In March, WaterWatch reported on the Oregon Water Resources Department’s final order on the Willamette Water Company’s McKenzie River application (see wkly.ws/1q0). 

As a policy matter, a comprehensive approach to our forests and economic development will more quickly allow us to find the economic and political alternatives to continue Lane County’s tentative yet ongoing departure from the 2008-2012 recession.

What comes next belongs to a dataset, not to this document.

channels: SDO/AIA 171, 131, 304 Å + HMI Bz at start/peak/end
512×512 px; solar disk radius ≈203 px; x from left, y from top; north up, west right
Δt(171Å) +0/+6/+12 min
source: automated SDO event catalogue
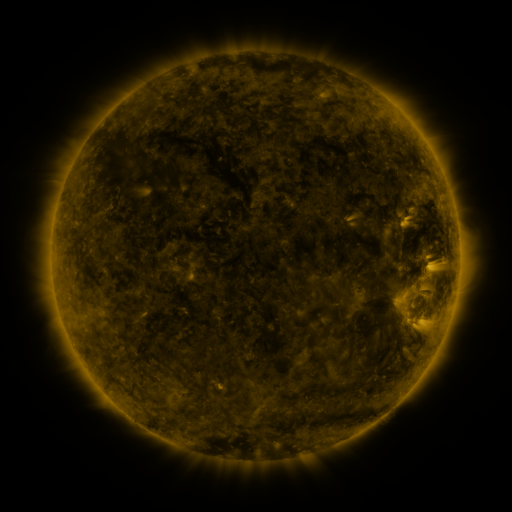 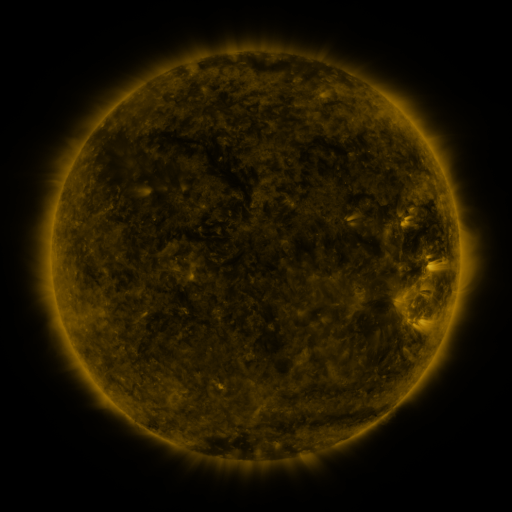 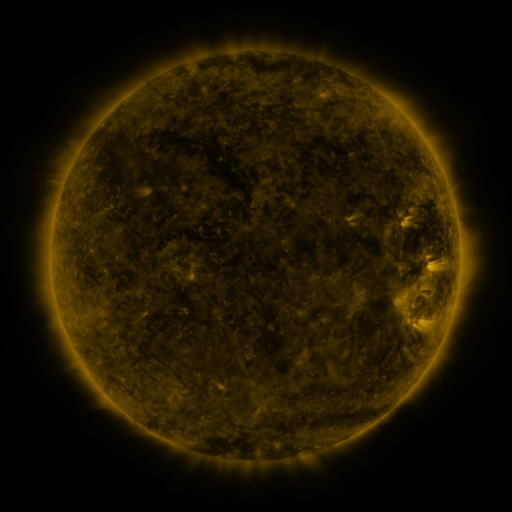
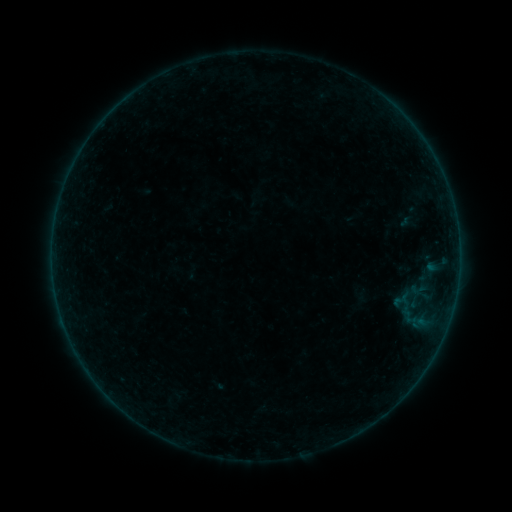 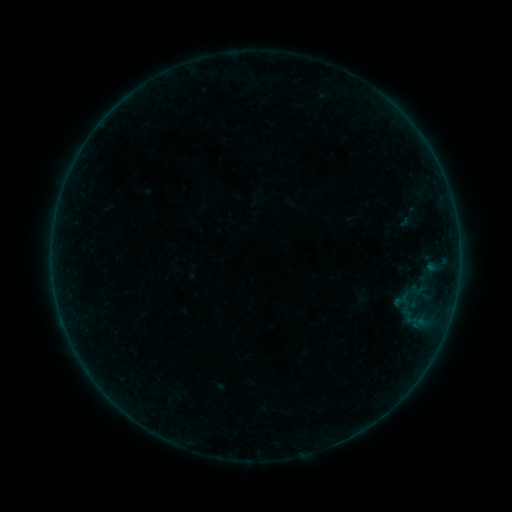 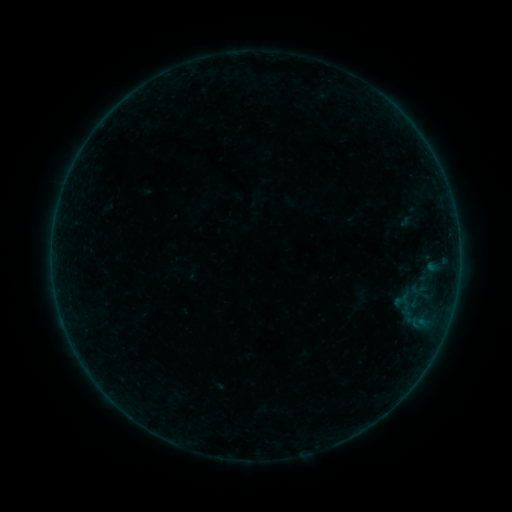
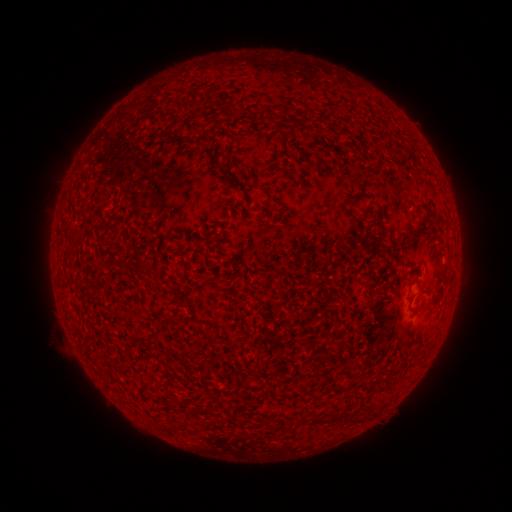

Finally, whether using Carnap’s classificatory comparative and quantitative or Hempel’s confirmation analysis method, the projects highlighted in Anthony Rimel’s Jan. 20 story “Mushrooms Used to Clean Up Urban Streams” article in the Corvallis Gazette-Times warrant consideration. 

Jose Ortal, Blue River

COUNTY BACKS LEC, NOT FEC

The Lane County Commission Western District candidate presentation in Florence last week focused on the three major issues of coastal poverty, lack of county services to the coast, and the growing interest in splitting off a coastal county taking with it all the revenue it provides Lane County. As proof of delivered support, one candidate stated the Florence Events Center (FEC) continues to be funded by Lane County. But it’s not the FEC but rather the Lane Events Center (LEC) which continues to be supported by the Transient Room Tax (TRT).

When the county finished building its Lane Events Center in Eugene assisted by TRT, Florence successfully lobbied for some similar TRT support of its proposed events center. Florence generated $900,000 TRT in 2012 with $450,000 returned going to the city of Florence, a last $182,000 for an FEC bond, and to Travel Lane County in Eugene in support of coastal tourism. Without the bond payments this year, the coast is reduced to the benefit of only one-third the TRT it generates. Meanwhile, the LEC continues receiving over $900,000 in TRT. For greater details or to become involved, web search for Siuslaw County.

FEC director Kevin Rhodes informed me by email that the “FEC is not currently receiving funding from Lane County. … when the debt was refinanced years back, it was overlooked … two remaining payments for the FEC/city. … So, there is a line item on the county’s 2015-16 budget to make those final payments.”